> [Direction]: Express every line of the material below as a JSON list of strings, one string per line, leaving out blank lines and the pictures.
------ Data excerpts
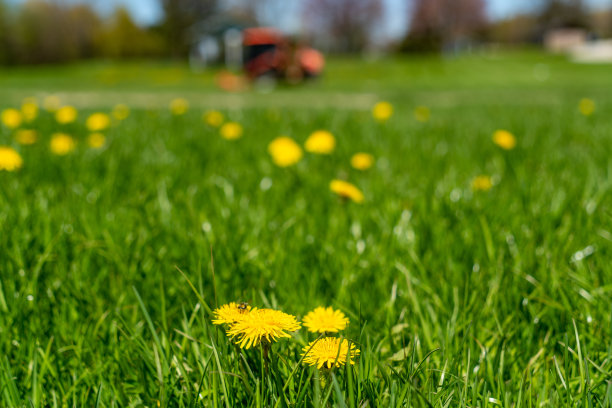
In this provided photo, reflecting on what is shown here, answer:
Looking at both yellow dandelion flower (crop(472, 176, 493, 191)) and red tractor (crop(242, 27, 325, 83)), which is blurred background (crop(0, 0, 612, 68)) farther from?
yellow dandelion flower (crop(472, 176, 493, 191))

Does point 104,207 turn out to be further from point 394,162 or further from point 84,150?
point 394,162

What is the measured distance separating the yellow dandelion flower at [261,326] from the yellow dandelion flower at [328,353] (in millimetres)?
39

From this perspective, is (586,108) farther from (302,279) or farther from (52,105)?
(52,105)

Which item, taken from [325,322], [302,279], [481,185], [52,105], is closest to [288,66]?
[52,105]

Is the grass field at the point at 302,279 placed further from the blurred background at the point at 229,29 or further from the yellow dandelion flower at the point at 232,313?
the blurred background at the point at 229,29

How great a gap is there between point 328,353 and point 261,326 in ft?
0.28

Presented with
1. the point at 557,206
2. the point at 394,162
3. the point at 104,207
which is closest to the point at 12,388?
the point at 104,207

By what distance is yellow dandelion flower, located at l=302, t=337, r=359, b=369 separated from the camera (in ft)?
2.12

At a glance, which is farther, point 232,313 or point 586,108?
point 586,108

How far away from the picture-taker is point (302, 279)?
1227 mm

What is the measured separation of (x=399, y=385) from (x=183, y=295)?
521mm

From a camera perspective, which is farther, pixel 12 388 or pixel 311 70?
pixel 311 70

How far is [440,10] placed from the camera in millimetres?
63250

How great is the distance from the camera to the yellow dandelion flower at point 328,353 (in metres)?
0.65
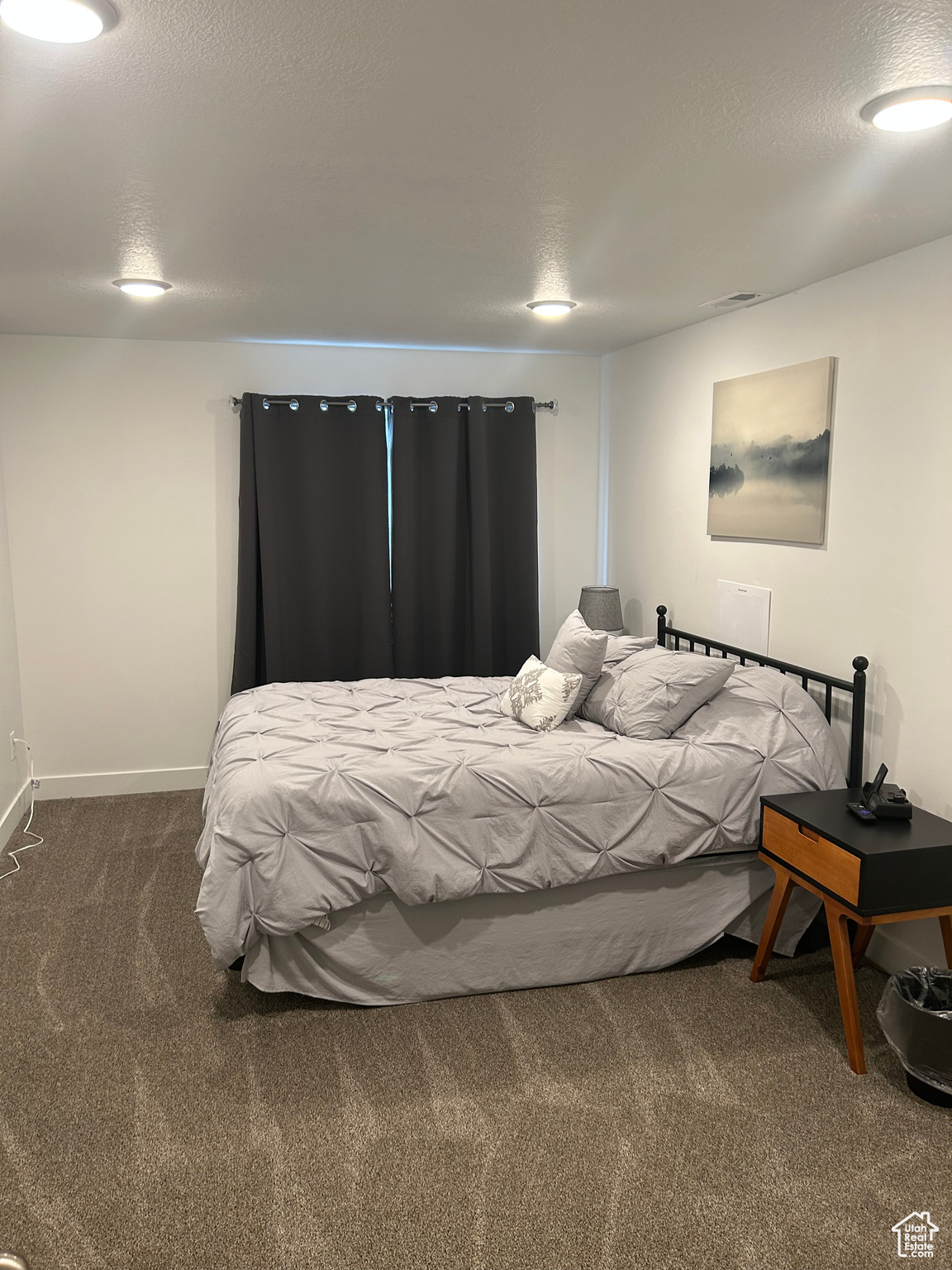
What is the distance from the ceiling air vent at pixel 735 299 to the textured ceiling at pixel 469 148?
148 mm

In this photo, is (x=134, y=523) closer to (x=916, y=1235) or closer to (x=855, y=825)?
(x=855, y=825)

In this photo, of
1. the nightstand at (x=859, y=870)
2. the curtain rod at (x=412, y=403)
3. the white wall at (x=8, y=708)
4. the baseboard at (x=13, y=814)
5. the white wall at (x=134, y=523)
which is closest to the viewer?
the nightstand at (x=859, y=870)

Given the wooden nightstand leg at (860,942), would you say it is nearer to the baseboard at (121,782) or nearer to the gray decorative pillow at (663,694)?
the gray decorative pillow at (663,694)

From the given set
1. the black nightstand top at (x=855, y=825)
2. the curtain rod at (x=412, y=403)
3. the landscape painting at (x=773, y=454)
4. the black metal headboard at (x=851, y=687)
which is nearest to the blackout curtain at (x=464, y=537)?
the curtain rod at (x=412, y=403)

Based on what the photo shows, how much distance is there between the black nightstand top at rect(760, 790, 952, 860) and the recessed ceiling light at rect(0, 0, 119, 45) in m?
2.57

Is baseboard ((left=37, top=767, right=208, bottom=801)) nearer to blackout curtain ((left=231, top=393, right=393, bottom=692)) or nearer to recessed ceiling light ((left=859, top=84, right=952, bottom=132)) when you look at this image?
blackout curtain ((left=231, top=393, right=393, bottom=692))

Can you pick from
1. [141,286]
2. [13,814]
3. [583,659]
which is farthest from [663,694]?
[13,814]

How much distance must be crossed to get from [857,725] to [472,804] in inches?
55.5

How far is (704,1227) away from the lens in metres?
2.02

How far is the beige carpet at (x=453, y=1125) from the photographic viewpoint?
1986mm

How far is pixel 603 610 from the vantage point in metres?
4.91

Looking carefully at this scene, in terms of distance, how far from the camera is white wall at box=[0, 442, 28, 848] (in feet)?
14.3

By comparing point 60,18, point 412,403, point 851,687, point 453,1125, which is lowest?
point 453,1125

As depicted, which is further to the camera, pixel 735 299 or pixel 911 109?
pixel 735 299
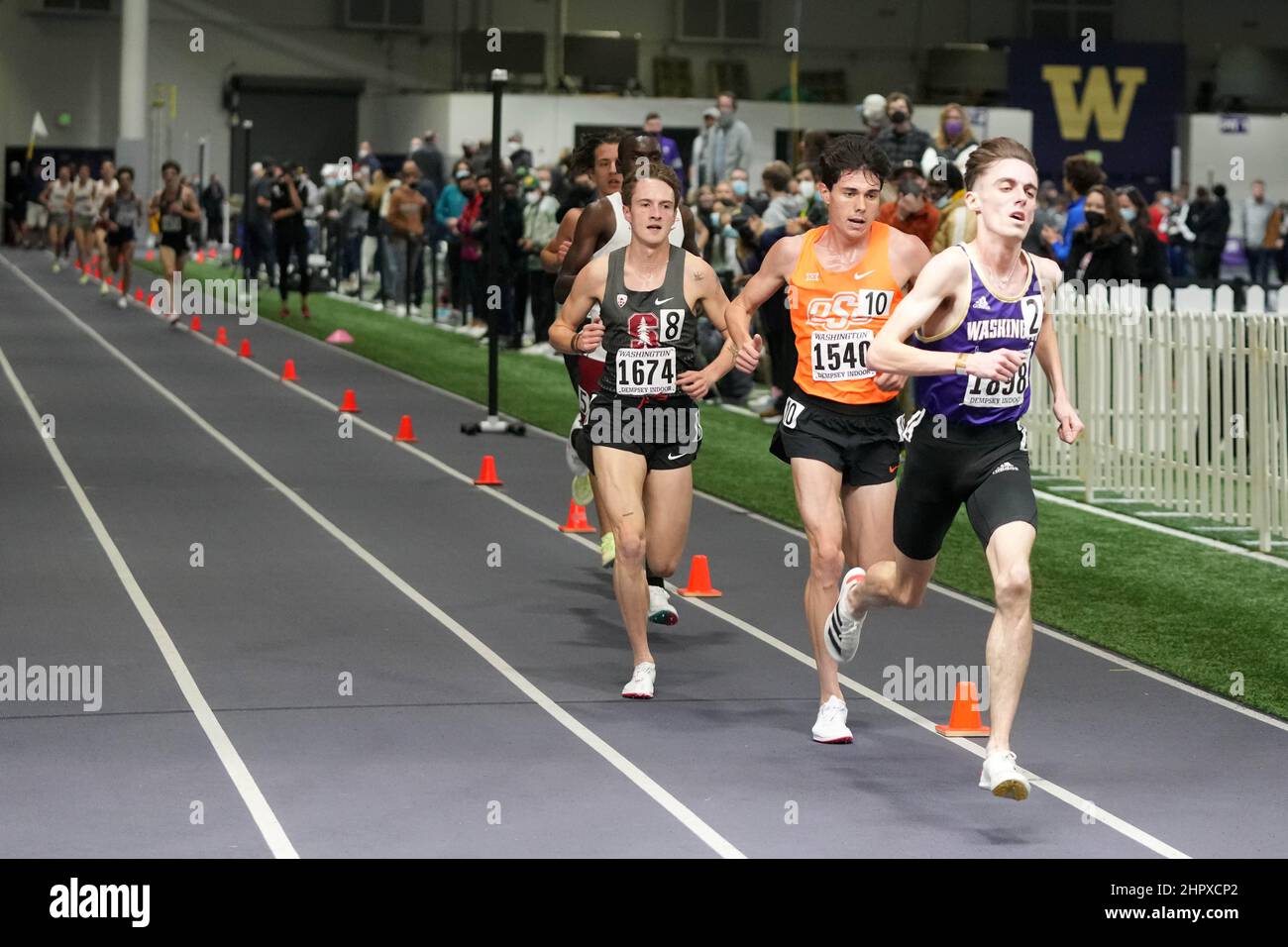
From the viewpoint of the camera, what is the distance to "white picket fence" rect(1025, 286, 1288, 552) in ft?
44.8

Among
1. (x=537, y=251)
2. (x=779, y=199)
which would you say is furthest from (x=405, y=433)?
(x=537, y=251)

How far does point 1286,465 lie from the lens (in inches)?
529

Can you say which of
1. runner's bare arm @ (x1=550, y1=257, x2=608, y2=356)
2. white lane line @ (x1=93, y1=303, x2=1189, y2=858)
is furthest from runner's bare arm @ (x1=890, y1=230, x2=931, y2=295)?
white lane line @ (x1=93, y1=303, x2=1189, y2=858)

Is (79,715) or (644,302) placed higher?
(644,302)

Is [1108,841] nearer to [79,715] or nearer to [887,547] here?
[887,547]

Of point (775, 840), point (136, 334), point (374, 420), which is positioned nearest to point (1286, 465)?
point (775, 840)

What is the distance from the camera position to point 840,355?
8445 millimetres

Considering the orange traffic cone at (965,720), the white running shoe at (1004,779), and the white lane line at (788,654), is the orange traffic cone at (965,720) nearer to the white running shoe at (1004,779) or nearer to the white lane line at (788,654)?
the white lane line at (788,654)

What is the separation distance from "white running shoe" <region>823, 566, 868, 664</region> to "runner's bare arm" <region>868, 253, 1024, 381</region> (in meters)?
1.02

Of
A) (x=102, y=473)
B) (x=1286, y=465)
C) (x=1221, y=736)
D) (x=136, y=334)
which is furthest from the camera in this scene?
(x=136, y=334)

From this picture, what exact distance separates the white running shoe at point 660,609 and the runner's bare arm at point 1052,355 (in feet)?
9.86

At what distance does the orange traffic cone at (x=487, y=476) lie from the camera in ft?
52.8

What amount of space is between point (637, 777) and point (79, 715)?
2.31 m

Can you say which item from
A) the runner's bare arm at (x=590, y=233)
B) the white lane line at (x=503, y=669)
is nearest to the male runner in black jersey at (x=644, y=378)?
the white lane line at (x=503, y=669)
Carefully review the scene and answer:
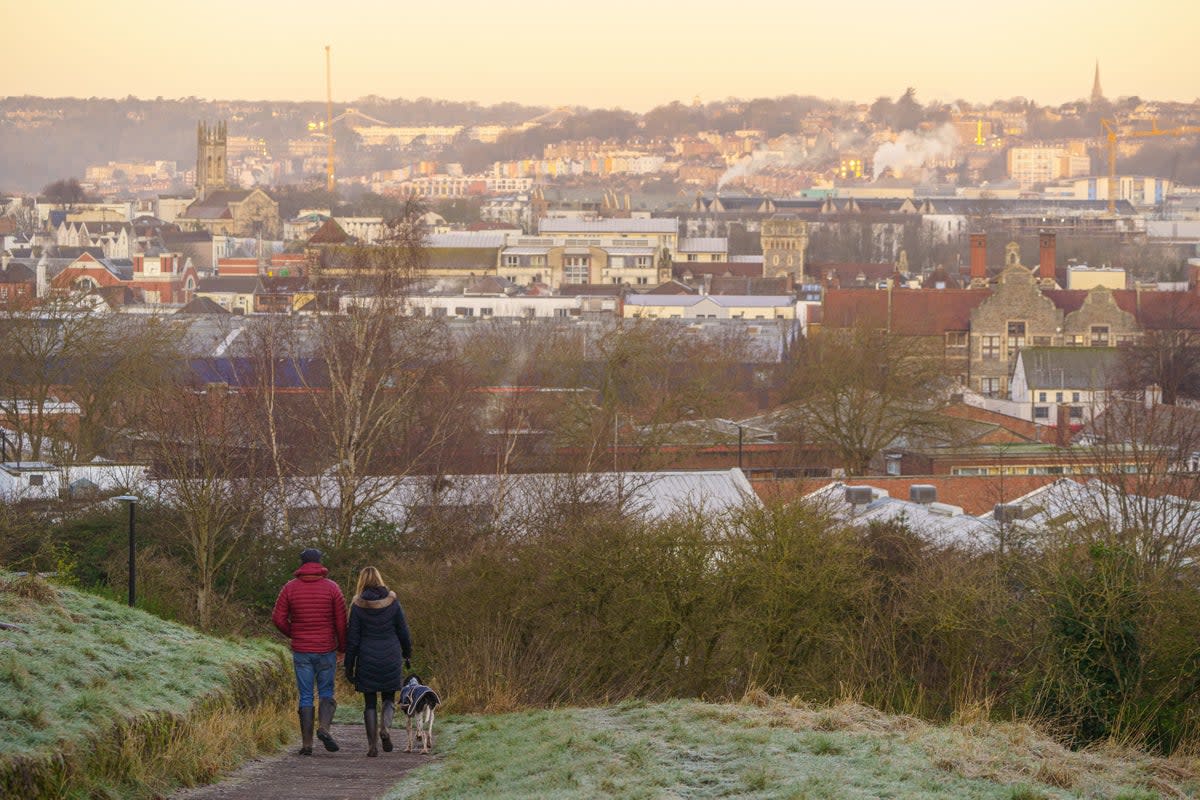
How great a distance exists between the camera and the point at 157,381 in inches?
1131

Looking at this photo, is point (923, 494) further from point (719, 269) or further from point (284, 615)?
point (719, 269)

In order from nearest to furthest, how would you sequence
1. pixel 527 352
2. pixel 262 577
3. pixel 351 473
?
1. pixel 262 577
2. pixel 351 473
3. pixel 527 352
------------
> [Correct result]:
[
  "In this provided photo, reflecting on what is shown here, answer:",
  "Looking at both yellow dandelion flower (crop(472, 176, 493, 191)) and red tractor (crop(242, 27, 325, 83)), which is blurred background (crop(0, 0, 612, 68)) farther from?",
  "yellow dandelion flower (crop(472, 176, 493, 191))",
  "Does point 104,207 turn out to be further from point 394,162 or further from point 84,150?",
  "point 394,162",
  "What is the measured distance separating the yellow dandelion flower at [261,326] from the yellow dandelion flower at [328,353] (in millimetres)?",
  "39",
  "From this perspective, is (586,108) farther from (302,279) or farther from (52,105)?",
  "(52,105)",
  "Which item, taken from [325,322], [302,279], [481,185], [52,105], is closest to [288,66]?",
  "[52,105]",
  "Is the grass field at the point at 302,279 placed further from the blurred background at the point at 229,29 or further from the yellow dandelion flower at the point at 232,313?",
  "the blurred background at the point at 229,29",
  "How great a gap is there between point 328,353 and point 261,326 in ft?",
  "0.28",
  "Presented with",
  "1. the point at 557,206",
  "2. the point at 394,162",
  "3. the point at 104,207",
  "which is closest to the point at 12,388?",
  "the point at 104,207",
  "By what distance is yellow dandelion flower, located at l=302, t=337, r=359, b=369 separated from the camera (in ft)?",
  "2.12",
  "At a glance, which is farther, point 232,313 or point 586,108?",
  "point 586,108",
  "How far away from the picture-taker is point (302, 279)?",
  "1227 mm",
  "What is the measured separation of (x=399, y=385) from (x=183, y=295)?",
  "521mm",
  "From a camera perspective, which is farther, pixel 12 388 or pixel 311 70?",
  "pixel 311 70",
  "How far is [440,10] placed from the camera in millimetres?",
  "63250",
  "How great is the distance from the camera to the yellow dandelion flower at point 328,353 (in metres)?",
  "0.65",
  "What is the distance from the ceiling air vent at pixel 735 299 to the textured ceiling at pixel 469 148?",
  "148 mm",
  "In this photo, is (x=134, y=523) closer to (x=916, y=1235) or closer to (x=855, y=825)?",
  "(x=855, y=825)",
  "In this photo, of",
  "1. the nightstand at (x=859, y=870)",
  "2. the curtain rod at (x=412, y=403)",
  "3. the white wall at (x=8, y=708)",
  "4. the baseboard at (x=13, y=814)",
  "5. the white wall at (x=134, y=523)",
  "which is closest to the viewer?",
  "the nightstand at (x=859, y=870)",
  "Given the wooden nightstand leg at (860,942), would you say it is nearer to the baseboard at (121,782) or nearer to the gray decorative pillow at (663,694)?",
  "the gray decorative pillow at (663,694)",
  "From the given set",
  "1. the black nightstand top at (x=855, y=825)",
  "2. the curtain rod at (x=412, y=403)",
  "3. the landscape painting at (x=773, y=454)",
  "4. the black metal headboard at (x=851, y=687)",
  "which is nearest to the blackout curtain at (x=464, y=537)?",
  "the curtain rod at (x=412, y=403)",
  "Based on what the photo shows, how much distance is there between the black nightstand top at rect(760, 790, 952, 860) and the recessed ceiling light at rect(0, 0, 119, 45) in m?",
  "2.57",
  "Is baseboard ((left=37, top=767, right=208, bottom=801)) nearer to blackout curtain ((left=231, top=393, right=393, bottom=692)) or nearer to recessed ceiling light ((left=859, top=84, right=952, bottom=132)) when you look at this image?",
  "blackout curtain ((left=231, top=393, right=393, bottom=692))",
  "Can you pick from",
  "1. [141,286]",
  "2. [13,814]",
  "3. [583,659]",
  "which is farthest from [663,694]?",
  "[13,814]",
  "How much distance must be crossed to get from [857,725] to [472,804] in inches?",
  "55.5",
  "How far is (704,1227) away from the lens in metres?",
  "2.02",
  "How far is the beige carpet at (x=453, y=1125) from the photographic viewpoint?",
  "1986mm",
  "How far is pixel 603 610 from the vantage point in metres?",
  "4.91",
  "Looking carefully at this scene, in terms of distance, how far from the camera is white wall at box=[0, 442, 28, 848] (in feet)?",
  "14.3",
  "By comparing point 60,18, point 412,403, point 851,687, point 453,1125, which is lowest?",
  "point 453,1125",
  "As depicted, which is further to the camera, pixel 735 299 or pixel 911 109?",
  "pixel 735 299",
  "From the viewpoint of the camera, what is the distance to \"white picket fence\" rect(1025, 286, 1288, 552) in ft?",
  "44.8",
  "Among",
  "1. (x=537, y=251)",
  "2. (x=779, y=199)",
  "which would you say is furthest from (x=405, y=433)?",
  "(x=537, y=251)",
  "How far does point 1286,465 lie from the lens (in inches)?",
  "529",
  "Can you say which of",
  "1. runner's bare arm @ (x1=550, y1=257, x2=608, y2=356)",
  "2. white lane line @ (x1=93, y1=303, x2=1189, y2=858)",
  "is furthest from runner's bare arm @ (x1=890, y1=230, x2=931, y2=295)?",
  "white lane line @ (x1=93, y1=303, x2=1189, y2=858)",
  "Is (79,715) or (644,302) placed higher?",
  "(644,302)",
  "Is [1108,841] nearer to [79,715] or nearer to [887,547] here?",
  "[887,547]",
  "Of point (775, 840), point (136, 334), point (374, 420), which is positioned nearest to point (1286, 465)?",
  "point (775, 840)",
  "What is the distance from the camera position to point 840,355?",
  "8445 millimetres",
  "Considering the orange traffic cone at (965,720), the white running shoe at (1004,779), and the white lane line at (788,654), is the orange traffic cone at (965,720) nearer to the white running shoe at (1004,779) or nearer to the white lane line at (788,654)?",
  "the white lane line at (788,654)",
  "What is the separation distance from \"white running shoe\" <region>823, 566, 868, 664</region> to \"runner's bare arm\" <region>868, 253, 1024, 381</region> (in meters)?",
  "1.02",
  "Of",
  "A) (x=102, y=473)",
  "B) (x=1286, y=465)",
  "C) (x=1221, y=736)",
  "D) (x=136, y=334)",
  "which is furthest from the camera in this scene?",
  "(x=136, y=334)",
  "From this picture, what exact distance separates the white running shoe at point 660,609 and the runner's bare arm at point 1052,355 (in feet)?",
  "9.86",
  "At what distance does the orange traffic cone at (x=487, y=476) lie from the camera in ft?",
  "52.8",
  "What amount of space is between point (637, 777) and point (79, 715)?",
  "2.31 m",
  "Can you say which item from",
  "A) the runner's bare arm at (x=590, y=233)",
  "B) the white lane line at (x=503, y=669)",
  "is nearest to the male runner in black jersey at (x=644, y=378)?",
  "the white lane line at (x=503, y=669)",
  "Carefully review the scene and answer:",
  "How great a distance exists between the camera and the point at 157,381 in inches?",
  "1131",
  "Looking at this photo, is point (923, 494) further from point (719, 269) or further from point (284, 615)?",
  "point (719, 269)",
  "In order from nearest to furthest, how would you sequence",
  "1. pixel 527 352",
  "2. pixel 262 577",
  "3. pixel 351 473",
  "?",
  "1. pixel 262 577",
  "2. pixel 351 473",
  "3. pixel 527 352"
]